5.30am. Our neighbours are still asleep. We climb the stairs together, but as we near the landing he scampers ahead. He has eaten. I have my mug of hot black coffee. The study faces east and on June mornings like this it is flooded with sunlight.Still in my dressing gown I switch on the laptop and scan emails, blogs. He stretches out in his usual position on the window ledge, next to the brass figure of the Lord Shiva as Nataraja, the dancer.

Four-armed Shiva dances the world into enlightenment. The cat, felis catus, relaxes in the sun. He is, lest I forget, a creature of the goddess Bast, patron of the sun, women and secrets. He watches me intently. Now and again I return the favour, entranced as always by the way he folds his front paws inwards. Neat and tidy.
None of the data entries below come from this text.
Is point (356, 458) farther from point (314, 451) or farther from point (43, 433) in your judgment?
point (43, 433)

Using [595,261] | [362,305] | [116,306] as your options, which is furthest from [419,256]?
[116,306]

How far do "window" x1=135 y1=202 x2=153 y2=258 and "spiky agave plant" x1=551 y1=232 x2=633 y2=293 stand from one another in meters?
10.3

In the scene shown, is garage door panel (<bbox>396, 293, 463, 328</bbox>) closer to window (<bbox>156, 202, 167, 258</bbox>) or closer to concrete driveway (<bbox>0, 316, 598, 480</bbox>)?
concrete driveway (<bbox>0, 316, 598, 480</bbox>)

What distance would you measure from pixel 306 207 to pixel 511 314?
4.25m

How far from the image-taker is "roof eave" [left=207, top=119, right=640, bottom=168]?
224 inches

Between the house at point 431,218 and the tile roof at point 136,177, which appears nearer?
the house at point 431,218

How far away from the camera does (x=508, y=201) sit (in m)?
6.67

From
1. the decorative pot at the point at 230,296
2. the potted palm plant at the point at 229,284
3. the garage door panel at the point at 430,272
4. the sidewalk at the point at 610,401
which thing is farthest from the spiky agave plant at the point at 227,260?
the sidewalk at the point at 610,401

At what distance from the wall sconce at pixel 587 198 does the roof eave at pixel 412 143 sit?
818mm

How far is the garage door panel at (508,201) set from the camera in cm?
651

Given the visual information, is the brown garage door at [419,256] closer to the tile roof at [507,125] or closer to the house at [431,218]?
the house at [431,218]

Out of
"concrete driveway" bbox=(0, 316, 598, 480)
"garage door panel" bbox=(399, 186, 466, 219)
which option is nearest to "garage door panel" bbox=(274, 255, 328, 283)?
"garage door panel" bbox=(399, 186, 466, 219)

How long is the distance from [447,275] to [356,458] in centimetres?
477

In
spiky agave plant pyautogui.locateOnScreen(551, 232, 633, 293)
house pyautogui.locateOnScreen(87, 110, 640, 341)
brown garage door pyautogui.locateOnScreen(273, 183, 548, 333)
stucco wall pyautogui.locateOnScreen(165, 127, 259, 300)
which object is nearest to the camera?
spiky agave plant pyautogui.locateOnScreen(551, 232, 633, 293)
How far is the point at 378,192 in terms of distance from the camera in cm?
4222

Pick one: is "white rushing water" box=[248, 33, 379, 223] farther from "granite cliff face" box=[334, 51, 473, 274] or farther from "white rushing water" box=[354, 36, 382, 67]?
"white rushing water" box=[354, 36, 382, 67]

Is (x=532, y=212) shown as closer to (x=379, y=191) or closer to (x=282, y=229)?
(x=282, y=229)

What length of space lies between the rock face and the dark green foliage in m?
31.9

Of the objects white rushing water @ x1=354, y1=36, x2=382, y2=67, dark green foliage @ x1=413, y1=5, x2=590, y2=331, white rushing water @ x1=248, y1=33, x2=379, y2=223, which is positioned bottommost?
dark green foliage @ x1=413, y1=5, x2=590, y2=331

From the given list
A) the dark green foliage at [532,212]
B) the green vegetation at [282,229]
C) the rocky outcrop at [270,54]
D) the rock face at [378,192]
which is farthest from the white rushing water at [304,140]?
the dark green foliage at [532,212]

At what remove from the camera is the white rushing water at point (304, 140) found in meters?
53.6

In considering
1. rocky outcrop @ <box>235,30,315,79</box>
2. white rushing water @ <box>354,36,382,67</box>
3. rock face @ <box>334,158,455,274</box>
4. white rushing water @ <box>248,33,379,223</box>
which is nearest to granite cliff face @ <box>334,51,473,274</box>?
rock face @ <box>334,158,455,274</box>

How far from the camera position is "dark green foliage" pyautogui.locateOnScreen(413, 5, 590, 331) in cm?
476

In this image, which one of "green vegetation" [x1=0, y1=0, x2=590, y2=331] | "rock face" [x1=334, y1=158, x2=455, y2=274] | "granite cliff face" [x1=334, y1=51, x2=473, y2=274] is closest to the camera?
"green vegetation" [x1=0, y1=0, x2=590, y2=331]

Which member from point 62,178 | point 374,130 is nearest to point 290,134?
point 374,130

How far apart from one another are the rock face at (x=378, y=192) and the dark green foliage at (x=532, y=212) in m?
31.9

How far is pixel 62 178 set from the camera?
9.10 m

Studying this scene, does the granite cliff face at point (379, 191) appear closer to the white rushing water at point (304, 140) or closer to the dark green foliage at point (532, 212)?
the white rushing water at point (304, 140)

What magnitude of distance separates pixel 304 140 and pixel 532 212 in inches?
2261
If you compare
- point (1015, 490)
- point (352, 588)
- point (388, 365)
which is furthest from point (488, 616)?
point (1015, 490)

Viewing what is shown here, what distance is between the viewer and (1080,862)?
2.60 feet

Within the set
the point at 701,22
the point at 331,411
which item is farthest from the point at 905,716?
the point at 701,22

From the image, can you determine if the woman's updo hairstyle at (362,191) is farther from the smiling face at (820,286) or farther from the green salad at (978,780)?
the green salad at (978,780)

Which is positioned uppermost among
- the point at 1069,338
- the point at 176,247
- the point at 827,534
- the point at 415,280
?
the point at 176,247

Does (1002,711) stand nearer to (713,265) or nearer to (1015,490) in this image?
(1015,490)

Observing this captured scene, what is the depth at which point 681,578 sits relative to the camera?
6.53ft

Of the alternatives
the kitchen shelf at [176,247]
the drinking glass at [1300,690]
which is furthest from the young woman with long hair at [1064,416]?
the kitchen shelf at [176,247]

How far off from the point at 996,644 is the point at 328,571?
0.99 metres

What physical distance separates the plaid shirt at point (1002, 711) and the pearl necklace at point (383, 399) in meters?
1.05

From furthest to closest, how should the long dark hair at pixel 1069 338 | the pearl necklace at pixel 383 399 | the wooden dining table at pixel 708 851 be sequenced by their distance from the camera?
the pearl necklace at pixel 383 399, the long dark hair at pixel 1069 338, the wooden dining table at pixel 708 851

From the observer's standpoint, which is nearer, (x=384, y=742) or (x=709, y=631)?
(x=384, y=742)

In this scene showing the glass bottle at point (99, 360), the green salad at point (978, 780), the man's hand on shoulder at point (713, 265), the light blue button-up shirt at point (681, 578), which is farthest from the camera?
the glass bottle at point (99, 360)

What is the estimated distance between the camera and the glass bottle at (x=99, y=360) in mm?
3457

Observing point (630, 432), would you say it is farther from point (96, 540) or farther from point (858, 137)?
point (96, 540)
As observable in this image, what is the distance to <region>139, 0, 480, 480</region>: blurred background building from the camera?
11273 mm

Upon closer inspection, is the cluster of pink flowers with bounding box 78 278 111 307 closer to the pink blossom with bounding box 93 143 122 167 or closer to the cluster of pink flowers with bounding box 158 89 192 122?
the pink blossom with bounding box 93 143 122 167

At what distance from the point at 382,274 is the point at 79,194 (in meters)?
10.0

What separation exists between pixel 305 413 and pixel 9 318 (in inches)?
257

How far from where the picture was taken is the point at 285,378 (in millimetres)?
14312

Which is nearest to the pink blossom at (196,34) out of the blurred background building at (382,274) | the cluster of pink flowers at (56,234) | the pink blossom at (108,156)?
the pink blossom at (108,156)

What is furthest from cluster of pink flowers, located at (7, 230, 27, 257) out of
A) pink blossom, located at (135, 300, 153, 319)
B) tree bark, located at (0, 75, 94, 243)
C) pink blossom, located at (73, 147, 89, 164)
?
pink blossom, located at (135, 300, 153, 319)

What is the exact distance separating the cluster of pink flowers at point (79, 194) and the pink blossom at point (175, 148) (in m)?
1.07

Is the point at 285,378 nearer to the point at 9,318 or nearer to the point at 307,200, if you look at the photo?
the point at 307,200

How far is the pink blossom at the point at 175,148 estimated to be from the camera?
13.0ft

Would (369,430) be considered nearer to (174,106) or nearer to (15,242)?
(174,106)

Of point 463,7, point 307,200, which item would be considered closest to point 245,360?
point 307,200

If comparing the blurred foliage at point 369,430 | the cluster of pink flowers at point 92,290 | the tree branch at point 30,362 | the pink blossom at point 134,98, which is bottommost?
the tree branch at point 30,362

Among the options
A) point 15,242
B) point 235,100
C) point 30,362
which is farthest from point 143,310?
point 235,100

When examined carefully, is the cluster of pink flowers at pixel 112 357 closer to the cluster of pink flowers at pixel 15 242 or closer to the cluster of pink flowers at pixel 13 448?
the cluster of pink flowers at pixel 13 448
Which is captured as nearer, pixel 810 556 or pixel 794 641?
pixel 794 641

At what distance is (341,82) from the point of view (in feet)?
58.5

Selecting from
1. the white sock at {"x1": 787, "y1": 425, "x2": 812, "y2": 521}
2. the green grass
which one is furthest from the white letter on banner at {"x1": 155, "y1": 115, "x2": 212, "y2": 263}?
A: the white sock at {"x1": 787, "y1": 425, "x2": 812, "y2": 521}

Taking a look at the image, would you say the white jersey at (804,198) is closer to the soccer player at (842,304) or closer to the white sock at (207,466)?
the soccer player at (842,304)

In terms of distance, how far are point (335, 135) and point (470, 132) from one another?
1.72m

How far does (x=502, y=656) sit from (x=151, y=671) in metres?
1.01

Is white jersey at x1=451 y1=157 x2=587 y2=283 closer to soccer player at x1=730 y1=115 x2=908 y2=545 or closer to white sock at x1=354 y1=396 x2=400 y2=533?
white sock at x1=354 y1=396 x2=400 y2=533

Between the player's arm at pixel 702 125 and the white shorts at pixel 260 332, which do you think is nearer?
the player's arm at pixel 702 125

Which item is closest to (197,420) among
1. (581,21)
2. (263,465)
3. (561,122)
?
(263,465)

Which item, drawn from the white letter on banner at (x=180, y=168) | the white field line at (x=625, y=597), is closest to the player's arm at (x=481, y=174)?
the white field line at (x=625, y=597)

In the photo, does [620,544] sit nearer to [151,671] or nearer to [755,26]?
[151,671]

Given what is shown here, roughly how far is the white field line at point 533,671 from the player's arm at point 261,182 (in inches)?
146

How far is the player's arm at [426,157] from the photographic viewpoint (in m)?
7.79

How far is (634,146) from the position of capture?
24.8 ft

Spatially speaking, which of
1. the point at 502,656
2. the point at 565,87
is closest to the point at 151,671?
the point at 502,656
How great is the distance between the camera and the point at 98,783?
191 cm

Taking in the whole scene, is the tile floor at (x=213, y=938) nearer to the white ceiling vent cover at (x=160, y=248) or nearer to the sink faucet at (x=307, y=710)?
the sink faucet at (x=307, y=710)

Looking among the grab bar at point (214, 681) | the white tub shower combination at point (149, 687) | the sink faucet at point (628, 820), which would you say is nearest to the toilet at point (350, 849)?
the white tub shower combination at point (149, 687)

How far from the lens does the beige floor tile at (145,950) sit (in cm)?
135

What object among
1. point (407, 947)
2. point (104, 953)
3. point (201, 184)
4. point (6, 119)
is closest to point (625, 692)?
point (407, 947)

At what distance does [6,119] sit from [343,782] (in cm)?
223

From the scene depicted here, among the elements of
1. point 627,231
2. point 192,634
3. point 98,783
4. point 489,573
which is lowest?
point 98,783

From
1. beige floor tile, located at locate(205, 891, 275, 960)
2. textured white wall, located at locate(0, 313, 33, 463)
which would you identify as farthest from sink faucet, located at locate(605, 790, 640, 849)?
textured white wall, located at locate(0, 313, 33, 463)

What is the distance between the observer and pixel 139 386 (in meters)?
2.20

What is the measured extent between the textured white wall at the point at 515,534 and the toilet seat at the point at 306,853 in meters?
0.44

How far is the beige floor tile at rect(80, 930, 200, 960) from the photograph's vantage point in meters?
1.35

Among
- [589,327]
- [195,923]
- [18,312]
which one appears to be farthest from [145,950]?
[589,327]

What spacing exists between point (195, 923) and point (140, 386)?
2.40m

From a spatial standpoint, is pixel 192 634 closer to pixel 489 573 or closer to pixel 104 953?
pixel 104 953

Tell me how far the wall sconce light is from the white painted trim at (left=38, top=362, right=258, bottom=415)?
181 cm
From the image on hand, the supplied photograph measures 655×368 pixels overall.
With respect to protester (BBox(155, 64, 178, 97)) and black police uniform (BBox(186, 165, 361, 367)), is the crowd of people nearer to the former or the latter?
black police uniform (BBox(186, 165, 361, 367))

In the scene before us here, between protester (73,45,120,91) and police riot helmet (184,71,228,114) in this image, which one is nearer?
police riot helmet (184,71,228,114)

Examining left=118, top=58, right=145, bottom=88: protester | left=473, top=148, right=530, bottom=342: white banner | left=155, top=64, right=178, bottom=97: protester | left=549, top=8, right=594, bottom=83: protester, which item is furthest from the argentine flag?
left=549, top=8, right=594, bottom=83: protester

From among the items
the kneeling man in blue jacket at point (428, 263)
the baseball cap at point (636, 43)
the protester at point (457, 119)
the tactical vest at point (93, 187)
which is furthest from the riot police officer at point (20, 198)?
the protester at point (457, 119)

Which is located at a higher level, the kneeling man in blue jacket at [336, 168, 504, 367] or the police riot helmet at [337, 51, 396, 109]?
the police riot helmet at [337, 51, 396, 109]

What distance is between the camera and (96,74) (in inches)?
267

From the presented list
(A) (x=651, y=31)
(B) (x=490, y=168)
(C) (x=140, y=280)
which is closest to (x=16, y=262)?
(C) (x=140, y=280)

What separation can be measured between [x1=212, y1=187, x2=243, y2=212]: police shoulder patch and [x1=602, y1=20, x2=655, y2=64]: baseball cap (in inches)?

A few hundred yards away an early train clatters past. After a while I close the computer and head for the shower.

The cat stays where he is.

****

Summer solstice. In the abundance of such clear, generous light, everything seems possible, all barriers surmountable. Of course life isn't like that. Darkness has its own time. Dreams are shattered fairly regularly. Physical and emotional blockages imprison as deep as any dungeon.

Persistent delusion then? I don't think so. For good or ill, this is what light does.